Dans ce film, "on retrouve avec ravissement ce qui a toujours fait le prix et la singularité du cinéma de Paul Vecchiali : cette manière très frontale, frondeuse, de filmer (le film est le N°10 d’une série intitulée de façon polémique Antidogma), en prenant même le risque parfois d’une apparente maladresse ou d’une forme de naïveté quasi militante, le refus du soi-disant naturel (le texte est le plus souvent délibérément littéraire, précieux même), ce goût de ce que lui-même appelle la dialectique et qui est aussi goût de la rupture brusque et du retournement : plusieurs minutes de plan séquence à cadre fixe, puis le choc du face à face en champ-contrechamp ; le jeu incessant sur la distance, du trop loin au trop près, sur l’ouverture (plans larges avec les personnages debout devant la mer) et la fermeture (l’espace resserré lorqu’ils sont assis sur les marches), l’immobilité et le mouvement soudain (la caméra qui recule en précédant l’avancée des personnages)..." (aVoir-aLire.com)

Alors qu’il réalise, écrit et produit son film, Paul Vecchiali est aussi l’un des interprètes de Nuits blanches sur la jetée. Le cinéaste est un homme multitâches, on le retrouve aussi au poste de chef décorateur et chef costumier pour son long-métrage. Il ajoute : "(...) en jouant moi-même le personnage du vieux, c’est un peu comme si je transmettais le relais de la mise en scène au personnage de Fédor." Pour les séquences qui devaient être réalisées de jour, Paul Vecchiali a préféré réduire l’équipe au minimum, c’est-à-dire les acteurs, le réalisateur et son assistant. En revanche, pour les scènes de nuit, l’équipe était au complet. La séquence réunissant Pascal Cervo et Geneviève Montaigu a été tournée à l’aide d’un Iphone, en intérieur, avec des rideaux rouges. Le résultat était beaucoup trop coloré et la teinte rouge trop dominante, c’est pourquoi, le réalisateur Paul Vecchiali a préféré traiter cette scène en noir et blanc, car elle était réussie par ses interprètes.
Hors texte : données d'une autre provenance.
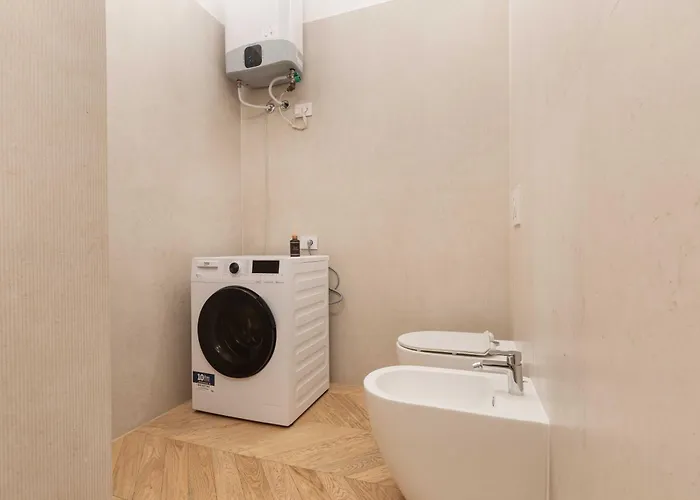 Appartement Unione Boutique - 1min From Duomo *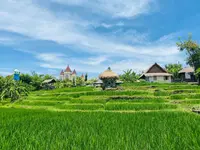 KTS Balinese Villas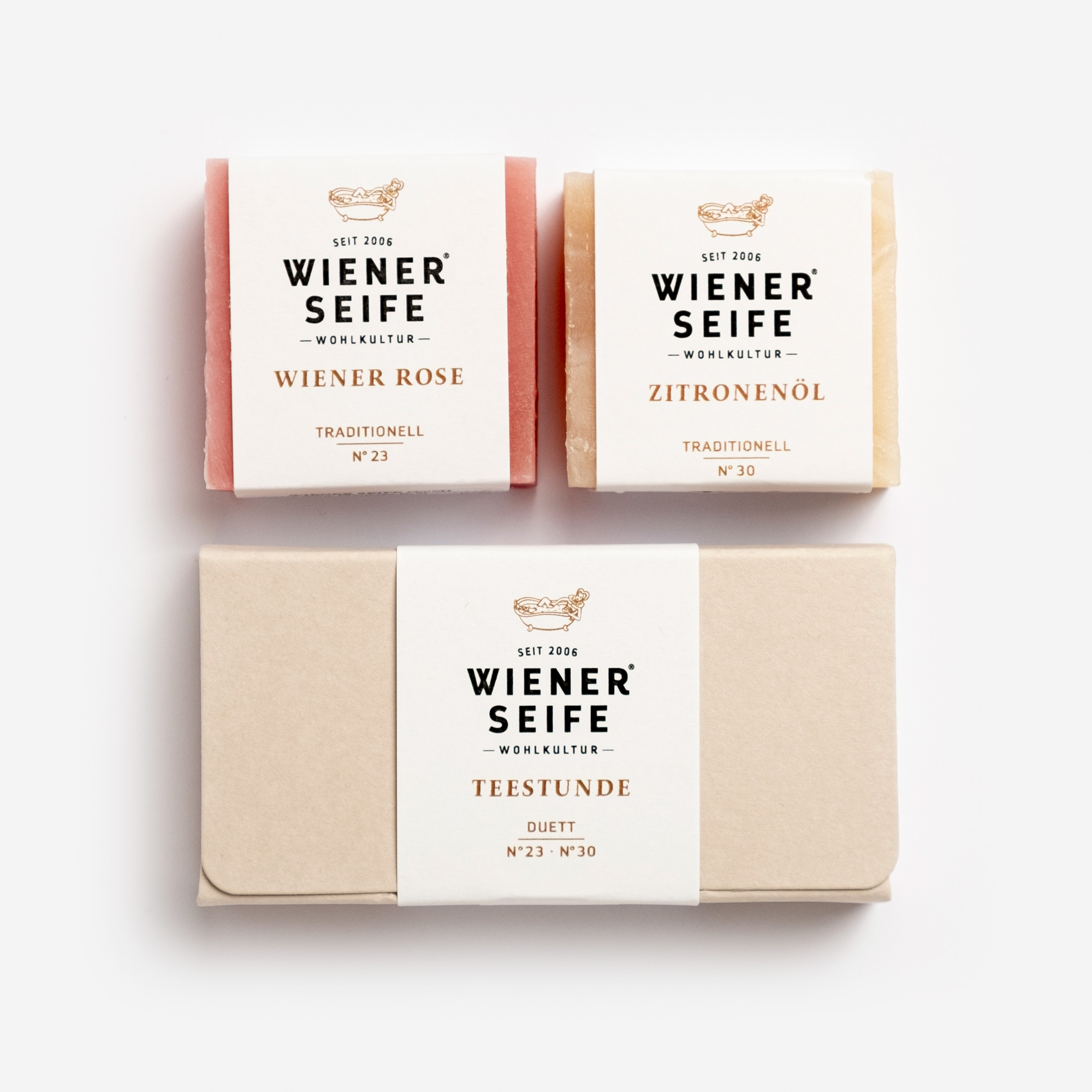 Mini Duett Teestunde Mini Duett Teestunde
Deux autres scènes de Nuits blanches sur la jetée ont été tournées par Paul Vecchiali à l’aide de son Iphone.

Nuits blanches sur la jetée a été nominé au Festival International du Film de Locarno en 2014 et remporta le prix de la critique indépendante et celui du meilleur réalisateur.


Présentation du film et animation du débat avec le public : Josiane Scoleri.